Don’t waste it: This is an opportunity to rethink our city’s trash collection system
The city’s trash drop-off system was flawed, but it is a process that, if tweaked, polished, and normalized, could lead us to a better way to deal with waste disposal.

For eight days, Philadelphia’s municipal strike led to unsightly and unsanitary trash piles peppered about the city, where trash had amassed around temporary dumpsters.
The work stoppage by trash collectors and other city employees, which ended Wednesday, also facilitated a surprising and much welcome consequence: In areas where dumpsters weren’t located, we saw considerably cleaner streets.
Similar to Americans in many nonurban areas, Philadelphians were expected to take their trash to designated sites. The mini mountain ranges of refuse that once lined our sidewalks, and we accepted as inevitable, disappeared.
As a result, there were no bags for trash pickers to open, for rodents to rip at, for workers to toss into trucks — sometimes missing, sometimes opening midair and leaving city blocks swirling with debris for days.
Residents at dumpster locations, however, watched their corners overflow with filth.
The city’s stopgap trash drop-off system was flawed, but it is a process that, if tweaked, polished, and normalized, could lead us to a better way to deal with waste disposal.
Long-term success would require more drop-off sites to allow most residents to access one within a quarter mile of their home. Creative visual improvements would need to be made, such as setting dumpsters behind makeshift verdant walls or hidden behind murals. Small stations for the dumpsters could be built on vacant lots.
Recycling would need to be added, and collections would surely need to be increased.
Daily collections, excluding Sundays and holidays, would limit odor. Teaching about composting and providing composting vouchers to low-income households would drastically reduce garbage and the accompanying scent. It is rotting food that creates the stench.
From a financial perspective, the city would save money.
The time, man power, and fuel costs that are needed for municipal workers to stop, one by one, at each of the city’s 750,000 homes are inefficient. We are creating waste to collect waste. The city could assign fewer collectors to designated locations, remove the trash faster, maintain cleaner streets, create fewer traffic jams, and be more economical.

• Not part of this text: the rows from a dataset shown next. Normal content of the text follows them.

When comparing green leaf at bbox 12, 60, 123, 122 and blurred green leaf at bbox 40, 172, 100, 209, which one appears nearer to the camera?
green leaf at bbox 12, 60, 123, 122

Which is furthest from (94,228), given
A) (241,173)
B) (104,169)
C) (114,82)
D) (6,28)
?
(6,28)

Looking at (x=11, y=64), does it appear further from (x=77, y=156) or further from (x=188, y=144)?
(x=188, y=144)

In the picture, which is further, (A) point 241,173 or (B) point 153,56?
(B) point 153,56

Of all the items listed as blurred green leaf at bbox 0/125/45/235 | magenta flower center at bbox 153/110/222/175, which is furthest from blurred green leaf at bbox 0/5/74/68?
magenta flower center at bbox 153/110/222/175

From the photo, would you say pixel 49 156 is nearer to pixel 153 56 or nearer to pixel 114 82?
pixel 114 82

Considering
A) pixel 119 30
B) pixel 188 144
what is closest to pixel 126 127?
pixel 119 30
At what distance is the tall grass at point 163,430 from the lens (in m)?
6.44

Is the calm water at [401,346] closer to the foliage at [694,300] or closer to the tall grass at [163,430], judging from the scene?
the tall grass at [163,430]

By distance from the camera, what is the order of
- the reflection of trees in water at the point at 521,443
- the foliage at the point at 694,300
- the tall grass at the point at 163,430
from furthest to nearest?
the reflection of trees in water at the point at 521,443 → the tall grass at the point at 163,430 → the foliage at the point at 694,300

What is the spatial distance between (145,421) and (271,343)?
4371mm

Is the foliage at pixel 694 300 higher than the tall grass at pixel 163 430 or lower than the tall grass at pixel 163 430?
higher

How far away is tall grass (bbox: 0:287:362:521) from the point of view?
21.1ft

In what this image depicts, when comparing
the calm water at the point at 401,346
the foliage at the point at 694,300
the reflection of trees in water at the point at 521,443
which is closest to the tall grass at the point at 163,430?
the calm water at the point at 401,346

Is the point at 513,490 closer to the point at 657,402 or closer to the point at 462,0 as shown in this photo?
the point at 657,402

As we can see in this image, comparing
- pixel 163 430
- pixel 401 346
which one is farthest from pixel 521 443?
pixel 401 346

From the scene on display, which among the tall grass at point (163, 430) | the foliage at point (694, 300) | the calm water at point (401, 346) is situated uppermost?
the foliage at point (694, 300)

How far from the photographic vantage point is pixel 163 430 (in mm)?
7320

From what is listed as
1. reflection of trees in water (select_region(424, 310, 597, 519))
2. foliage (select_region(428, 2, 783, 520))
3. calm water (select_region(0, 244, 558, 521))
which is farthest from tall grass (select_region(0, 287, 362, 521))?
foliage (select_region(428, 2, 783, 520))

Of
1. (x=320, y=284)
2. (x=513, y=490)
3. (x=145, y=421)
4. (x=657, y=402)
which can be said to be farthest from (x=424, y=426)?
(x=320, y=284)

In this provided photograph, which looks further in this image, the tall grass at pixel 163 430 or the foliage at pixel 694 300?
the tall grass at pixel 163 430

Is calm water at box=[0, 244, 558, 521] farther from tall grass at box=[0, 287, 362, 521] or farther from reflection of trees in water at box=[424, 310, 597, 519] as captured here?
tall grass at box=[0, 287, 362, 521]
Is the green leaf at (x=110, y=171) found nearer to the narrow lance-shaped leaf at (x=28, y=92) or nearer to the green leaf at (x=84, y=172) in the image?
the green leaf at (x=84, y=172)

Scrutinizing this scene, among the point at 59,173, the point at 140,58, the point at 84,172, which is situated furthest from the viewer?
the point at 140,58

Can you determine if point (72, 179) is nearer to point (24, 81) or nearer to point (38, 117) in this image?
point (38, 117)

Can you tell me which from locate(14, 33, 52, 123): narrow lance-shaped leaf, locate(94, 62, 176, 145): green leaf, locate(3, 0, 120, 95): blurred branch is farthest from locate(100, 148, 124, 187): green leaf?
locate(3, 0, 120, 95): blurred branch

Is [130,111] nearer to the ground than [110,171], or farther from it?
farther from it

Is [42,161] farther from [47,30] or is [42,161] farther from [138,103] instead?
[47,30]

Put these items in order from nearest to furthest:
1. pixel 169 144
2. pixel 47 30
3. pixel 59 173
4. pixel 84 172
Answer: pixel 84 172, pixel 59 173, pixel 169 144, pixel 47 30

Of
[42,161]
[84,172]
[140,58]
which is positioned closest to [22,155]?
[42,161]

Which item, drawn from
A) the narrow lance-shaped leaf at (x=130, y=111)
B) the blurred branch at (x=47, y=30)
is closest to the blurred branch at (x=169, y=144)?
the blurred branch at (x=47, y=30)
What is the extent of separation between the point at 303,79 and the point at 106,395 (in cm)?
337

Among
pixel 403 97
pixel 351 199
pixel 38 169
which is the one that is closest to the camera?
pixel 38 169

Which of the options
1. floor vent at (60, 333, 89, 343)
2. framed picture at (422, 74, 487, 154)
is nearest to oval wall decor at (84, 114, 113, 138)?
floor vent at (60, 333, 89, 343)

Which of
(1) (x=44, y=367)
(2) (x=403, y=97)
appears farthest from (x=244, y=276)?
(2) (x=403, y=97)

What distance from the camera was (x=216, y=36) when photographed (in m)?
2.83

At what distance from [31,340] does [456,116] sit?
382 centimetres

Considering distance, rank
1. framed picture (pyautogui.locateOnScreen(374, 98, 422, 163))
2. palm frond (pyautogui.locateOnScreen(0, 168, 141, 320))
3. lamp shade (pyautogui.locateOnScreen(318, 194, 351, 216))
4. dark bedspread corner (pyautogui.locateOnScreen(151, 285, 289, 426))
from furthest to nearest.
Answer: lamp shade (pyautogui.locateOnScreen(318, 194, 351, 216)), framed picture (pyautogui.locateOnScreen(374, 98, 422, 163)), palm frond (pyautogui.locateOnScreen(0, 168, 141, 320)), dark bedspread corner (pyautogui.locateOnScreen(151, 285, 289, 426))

The city could then afford to pay the municipal workers it employs an increased, respectable wage.
For those who are unable to bring their waste to a neighborhood collection site — the elderly, the disabled, anyone in a position of restriction — accommodations could be made through requests to have their address added to a weekly collection route.
An indirect result of this new system would be heightened civic awareness.
Big cities are collections of communities relying on individual responsibility. Rather than mindlessly tossing our trash onto the sidewalk and forgetting about it, we would be forced to each take more action, witness our neighbors doing the same, and be reminded that we thrive when we all contribute. Cleaner sidewalks with fewer rodents — many trying to enter our homes — are incentives worthy of our sacrifice.
Naysayers of this approach will argue that many people won’t be willing to adjust their habits. But with education, fines for noncompliance, and support from the right local leaders and influencers, change is possible.
The late Lou Temme, the longtime pastor of Trinity Church near Fitler Square, demonstrated this when he began a weekend recycling program in the late 1980s that drew residents from far away. At that time, a public school recycling and sanitation contest — in which I participated — awakened many of us to how easily we could adapt and change our practices.
Carrying one’s trash a few blocks isn’t ideal, but neither is cleaning up one’s sidewalk each week following collection, or walking along blocks where the trash goes ignored.
Urban planners and city officials should weigh the pros and cons of instituting neighborhood waste drop-off sites, strategizing their size and placement, their economic and environmental impact, and how long and what steps implementation would require. Pilot programs in select zip codes might yield success in one area while revealing challenges in another.
If we can learn from this experience — however messy and odoriferous it’s been — we might be able to create a cleaner, healthier, more efficient, and enjoyable city for everyone.
D.R. Hildebrand was born and raised in Philadelphia. He lives and works in Center City.